Objetivo del ejercicio.
¿Qué novela de Sandro Veronesi se menciona en el fragmento de la página?

No sé, no quiero saber, qué circunstancias llevan a uno a buscarse el arma, cargarla, apuntar, apretar el gatillo. Es demasiado, no alcanzo a eso. Sólo quiero darle aquí el último abrazo. Sabiendo que nunca fuimos lo que se dice amigos, pero que nos llevamos siempre bien. Viéndole con la melena medio volada junto a la peña de Arcos, encendiendo su pipa trabajosamente, reprochándome de buen tono que no le enviara mis libros, porque Juan Manuel, de natural disfrutón, era un insaciable acumulador de libros, hasta el punto que, si no recuerdo mal, tenía un piso en Madrid sólo para albergar a sus queridos amigos de papel, como Diego Manrique tenía otro -o dos- para guardar discos.
Libros y premios, los tuvo todos. Amigos buenos, yo creo que también. Ni unos ni otros sirvieron para hacerle cambiar de idea. No tengo en Sevilla ningún poema suyo a mano, y lo lamento. Por eso este abrazo quisiera tirar de él, atraerlo a la luz de este mes de junio al que el poeta Juan Manuel González ya nunca se va a reintegrar.

martes, 24 de junio de 2008

El miedo (y III) con Veronesi

En la entrevista con Letteralmente, puesto que se trata de una web italiana, quise hablar, al referirme al miedo, sobre la novela Caos calmo, de Sandro Veronesi. Fui a ver la versión para el cine, tan abreviada, tan Nanni Moretti. Luego me sorprendió leer alguna reseña en la que hablaba de los miedos del protagonista. ¿Miedos? Yo creía que lo realmente interesante del personaje central es precisamente que ha perdido el miedo: eso es lo que lo hace atractivo y peligroso.

Datos a continuación.
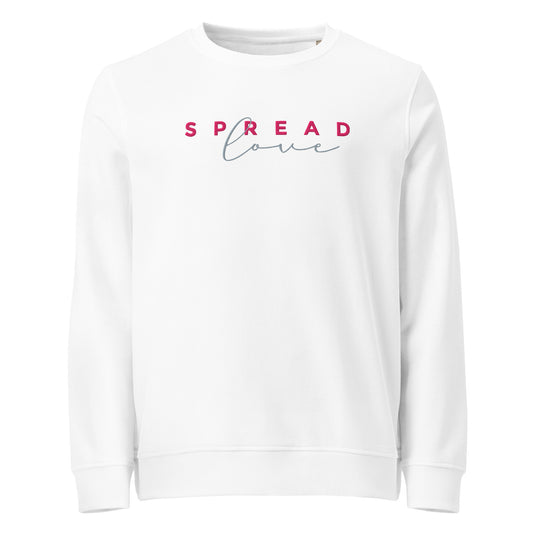 A white crewneck sweatshirt featuring the text 'SPREAD love' printed across the chest, with 'SPREAD' in pink block letters and 'love' in a light blue cursive script.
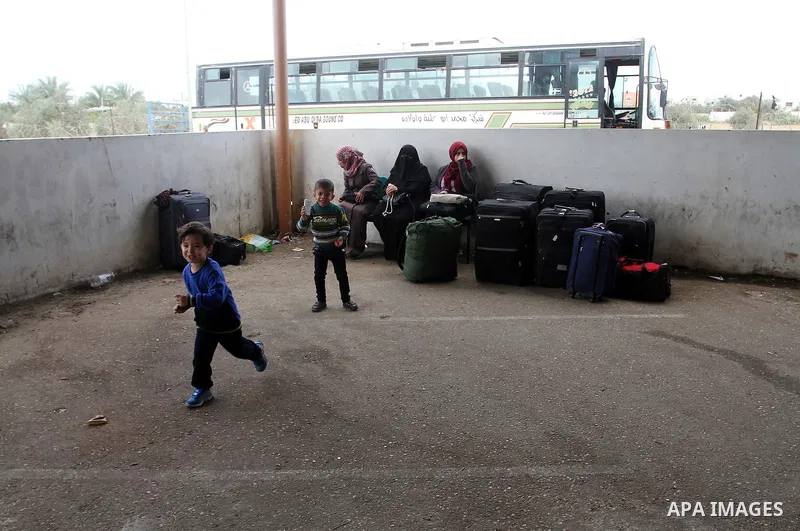 Palestinians wait permission to enter Egypt as they gather at the Rafah border crossing in the southern Gaza Strip on on November 15, 2016. Egypt is due to reopen its Rafah border crossing with Gaza for Five days. Photo...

Respuesta.
Caos calmo.